A second possible non-packing rationale for court expansion is the idea that we need  more justices so the Supreme Court can hear more cases. Justice Brett Kavanaugh and a number of outside critics of the Court believe it hears way too few cases, and should take many more. Perhaps they are right. I don’t have a strong view about what the optimal total number of Supreme Court cases,  though there are certainly some specific areas where I would like to see the justices do more (e.g. – constitutional property rights cases).

But even if Court should take more cases, it is not clear that it needs more justices to do so. The Court currently hears only about fifty to sixty cases  on the regular docket per year, including just 56 last year (not counting “shadow docket” cases that don’t get full briefing and oral argument). But, as recently as the early 1980s, it was hearing 160 cases per year. And there were only nine justices then, too! Hearing more cases would actually be easier today than it was then, since modern technology (most notably specialized electronic databases and now AI) makes it easier to quickly research  and analyze relevant legal issues.

▸ EXERCISE REQUIREMENTS
1. Answer these from the passage on court expansion:
(a) Which justice is named as believing the Supreme Court hears too few cases?
(b) How many cases did the Court hear on the regular docket last year?
(c) How many cases per year was the Court hearing in the early 1980s?
2. Reproduce word for word the portion of the passage on court expansion starting with "But even if" and going on through "relevant legal issues.".

▸ DATASET EXTRACT
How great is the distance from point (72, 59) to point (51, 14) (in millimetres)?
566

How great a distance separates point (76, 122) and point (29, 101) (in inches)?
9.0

▸ ANSWERS GIVEN
1.
(a) Justice Brett Kavanaugh
(b) 56
(c) 160

2.
But even if Court should take more cases, it is not clear that it needs more justices to do so. The Court currently hears only about fifty to sixty cases  on the regular docket per year, including just 56 last year (not counting “shadow docket” cases that don’t get full briefing and oral argument). But, as recently as the early 1980s, it was hearing 160 cases per year. And there were only nine justices then, too! Hearing more cases would actually be easier today than it was then, since modern technology (most notably specialized electronic databases and now AI) makes it easier to quickly research  and analyze relevant legal issues.